I confirmed that the allocation is happening by adding a log line to readBytes right before the allocation here:
Lines 643 to 648 in 0fbaef5
| func (r *reader) readBytes(t tag.Tag, vr string, vl uint32) (Value, error) { | |
| // TODO: add special handling of PixelData | |
| if vr == vrraw.OtherByte || vr == vrraw.Unknown { | |
| data := make([]byte, vl) | |
| _, err := io.ReadFull(r.rawReader, data) | |
| return &bytesValue{value: data}, err |
I'm not entirely sure what the correct behaviour here is per the spec. From 7.1.1 Data Element Fields:
Undefined Lengths may be used for Data Elements having the Value Representation (VR) Sequence of Items (SQ) and Unknown (UN). For Data Elements with Value Representation OW or OB Undefined Length may be used depending on the negotiated Transfer Syntax
My interpretation of this is that Undefined Length should not be permitted for OB or OW, unless the transfer syntax specifies an exception (e.g. pixel data may be encoded as OB with Undefined Length).
Given that exceptions like pixel data should already be handled, I think a pretty safe fix would be to add a check to both readBytes and readString to preemptively reject the read if the vl is tag.VLUndefinedLength. I'll make a PR along those lines, but would appreciate your input on my interpretation of the spec in this instance.

[Extracted records]
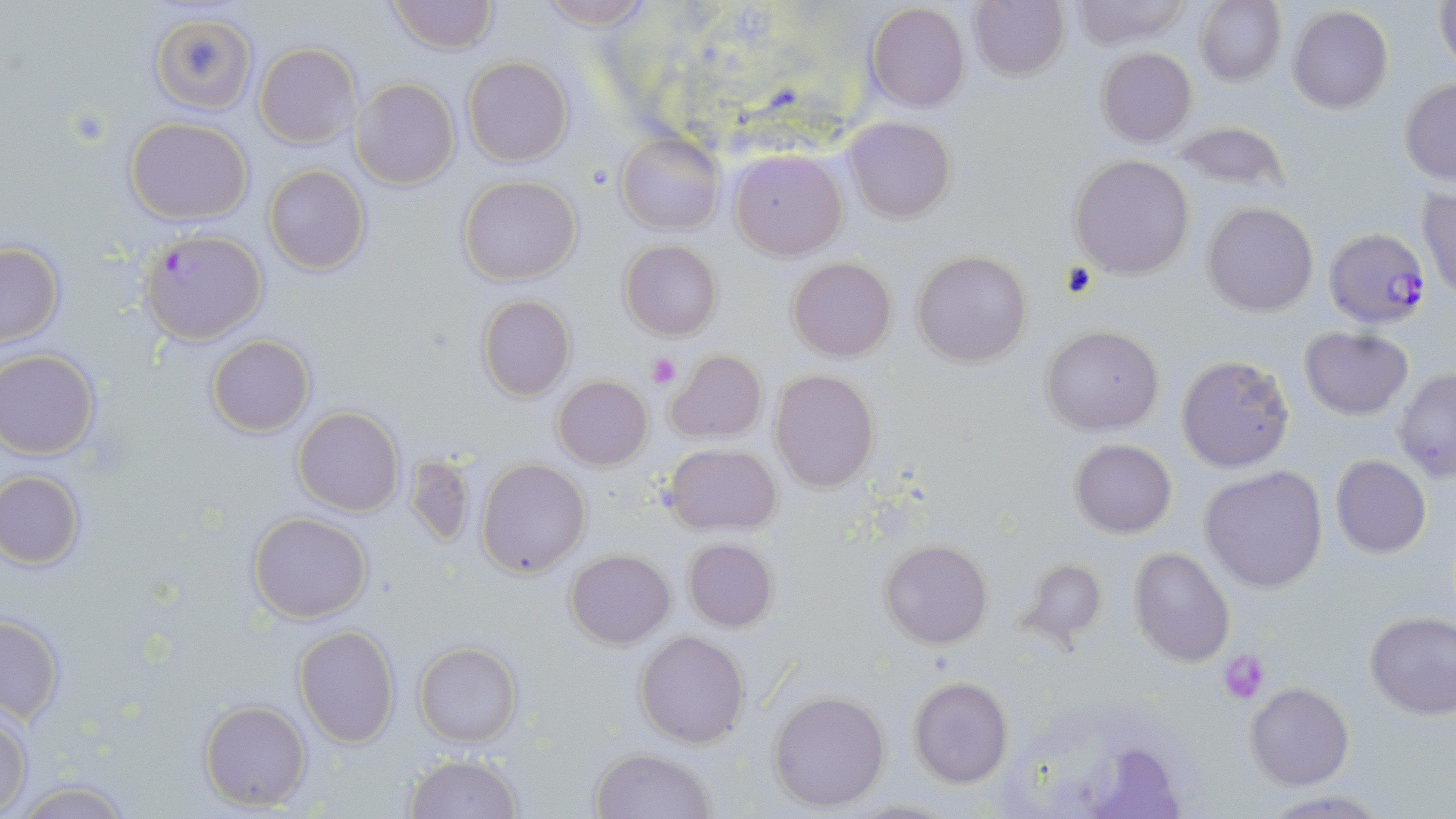 Approximate bounding boxes as named x1/y1/x2/y2 corners in pixels. Uninfected red blood cell locations: (x1=387, y1=0, x2=497, y2=54), (x1=533, y1=0, x2=658, y2=29), (x1=1195, y1=0, x2=1286, y2=87), (x1=1432, y1=0, x2=1455, y2=74), (x1=969, y1=1, x2=1069, y2=81), (x1=1069, y1=1, x2=1192, y2=49), (x1=864, y1=2, x2=971, y2=114), (x1=1288, y1=6, x2=1394, y2=114), (x1=151, y1=10, x2=254, y2=111), (x1=254, y1=43, x2=360, y2=149), (x1=1096, y1=47, x2=1197, y2=147), (x1=463, y1=56, x2=573, y2=167), (x1=352, y1=77, x2=459, y2=190), (x1=1399, y1=79, x2=1456, y2=184), (x1=124, y1=117, x2=254, y2=222), (x1=845, y1=117, x2=957, y2=223), (x1=1172, y1=120, x2=1291, y2=196), (x1=616, y1=133, x2=724, y2=235), (x1=729, y1=149, x2=847, y2=259), (x1=1069, y1=154, x2=1195, y2=279), (x1=264, y1=165, x2=370, y2=276), (x1=458, y1=175, x2=581, y2=286), (x1=1417, y1=188, x2=1455, y2=299), (x1=1203, y1=202, x2=1318, y2=316), (x1=619, y1=240, x2=723, y2=341), (x1=0, y1=243, x2=63, y2=346), (x1=911, y1=249, x2=1033, y2=366), (x1=787, y1=256, x2=896, y2=363), (x1=477, y1=295, x2=576, y2=402), (x1=1040, y1=324, x2=1164, y2=435), (x1=1299, y1=327, x2=1414, y2=420), (x1=207, y1=335, x2=315, y2=438), (x1=665, y1=349, x2=767, y2=444), (x1=0, y1=350, x2=101, y2=458), (x1=1176, y1=353, x2=1296, y2=473), (x1=1392, y1=367, x2=1456, y2=482), (x1=770, y1=369, x2=880, y2=493), (x1=553, y1=376, x2=653, y2=470), (x1=293, y1=406, x2=405, y2=517), (x1=1070, y1=439, x2=1177, y2=537), (x1=663, y1=443, x2=782, y2=535), (x1=404, y1=455, x2=477, y2=549), (x1=1331, y1=456, x2=1431, y2=557), (x1=476, y1=459, x2=592, y2=579), (x1=1200, y1=465, x2=1329, y2=592), (x1=0, y1=471, x2=86, y2=569), (x1=247, y1=512, x2=372, y2=623), (x1=682, y1=538, x2=779, y2=633), (x1=880, y1=539, x2=993, y2=650), (x1=1127, y1=547, x2=1235, y2=667), (x1=565, y1=548, x2=675, y2=649), (x1=1014, y1=557, x2=1106, y2=648), (x1=1365, y1=612, x2=1456, y2=719), (x1=0, y1=614, x2=65, y2=723), (x1=294, y1=625, x2=401, y2=748), (x1=635, y1=630, x2=749, y2=748), (x1=414, y1=642, x2=522, y2=747), (x1=907, y1=677, x2=1014, y2=788), (x1=1245, y1=682, x2=1352, y2=789), (x1=768, y1=689, x2=891, y2=813), (x1=199, y1=699, x2=313, y2=811), (x1=0, y1=706, x2=32, y2=815), (x1=590, y1=748, x2=717, y2=819), (x1=402, y1=752, x2=522, y2=818), (x1=3, y1=779, x2=142, y2=818). Plasmodium falciparum-infected red blood cell locations: (x1=1323, y1=227, x2=1431, y2=328), (x1=139, y1=229, x2=268, y2=345). Platelet locations: (x1=647, y1=352, x2=681, y2=388), (x1=1218, y1=649, x2=1270, y2=701). Slide-level diagnosis: Plasmodium falciparum. May-Grünwald-Giemsa stain. 1000x magnification. Optical microscopy. One field of a larger specimen. Thin blood film. Image is 1456×819 pixels.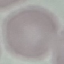
Summary:
  - Malaria status: uninfected
  - Preparation: thin smear
  - Stain: Giemsa
  - Capture: smartphone through the microscope eyepiece
  - Image type: cell patch, automatically extracted from a larger field of view and resized to 64 × 64 pixels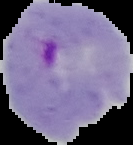
image_type: segmented cell region on a black background
malaria_status: parasitized
image_size: 133×145 pixels
preparation: thin blood filmState which cell type is depicted.
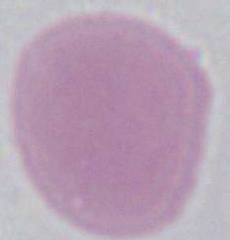

An erythrocyte.

Summary:
  - Modality: photomicrograph
  - Magnification: 1000x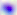
identification = Toxoplasma gondii
magnification = 400x
modality = photomicrograph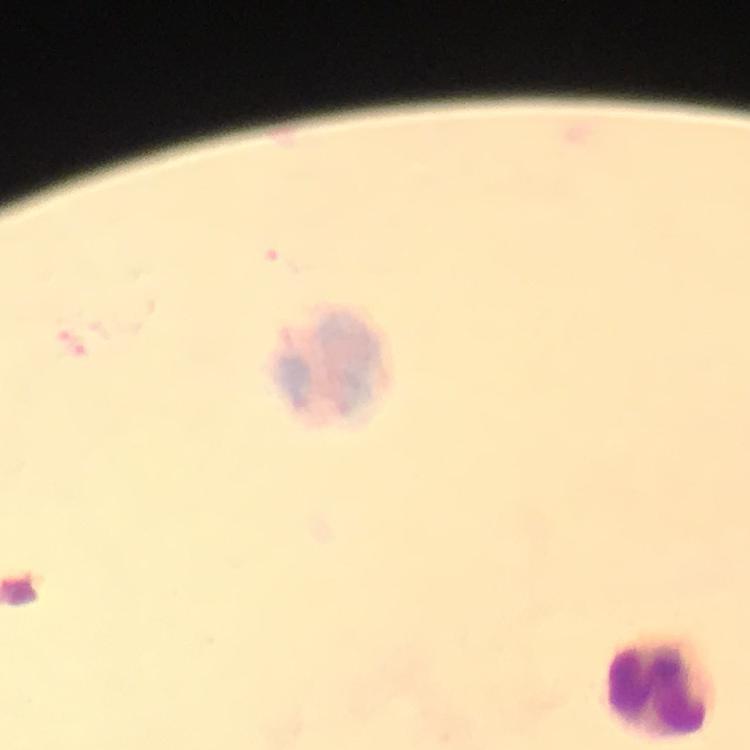
Approximate centers as [x, y] in pixels.
Summary:
  - Leukocyte locations: [334, 365], [662, 687]
  - Malaria parasites: none seen
  - Image size: 750×750 pixels
  - Magnification: 100x
  - Immersion oil: applied
  - Preparation: thick smear
  - Cropped from: a single field of view
  - Stain: Giemsa
  - Capture: smartphone camera through the microscope
  - Context: from a diagnostic examination for malaria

Exercise prompt: Return the full readBytes bug report above, word for word.

Exercise solution:
I confirmed that the allocation is happening by adding a log line to readBytes right before the allocation here:
Lines 643 to 648 in 0fbaef5
| func (r *reader) readBytes(t tag.Tag, vr string, vl uint32) (Value, error) { | |
| // TODO: add special handling of PixelData | |
| if vr == vrraw.OtherByte || vr == vrraw.Unknown { | |
| data := make([]byte, vl) | |
| _, err := io.ReadFull(r.rawReader, data) | |
| return &bytesValue{value: data}, err |
I'm not entirely sure what the correct behaviour here is per the spec. From 7.1.1 Data Element Fields:
Undefined Lengths may be used for Data Elements having the Value Representation (VR) Sequence of Items (SQ) and Unknown (UN). For Data Elements with Value Representation OW or OB Undefined Length may be used depending on the negotiated Transfer Syntax
My interpretation of this is that Undefined Length should not be permitted for OB or OW, unless the transfer syntax specifies an exception (e.g. pixel data may be encoded as OB with Undefined Length).
Given that exceptions like pixel data should already be handled, I think a pretty safe fix would be to add a check to both readBytes and readString to preemptively reject the read if the vl is tag.VLUndefinedLength. I'll make a PR along those lines, but would appreciate your input on my interpretation of the spec in this instance.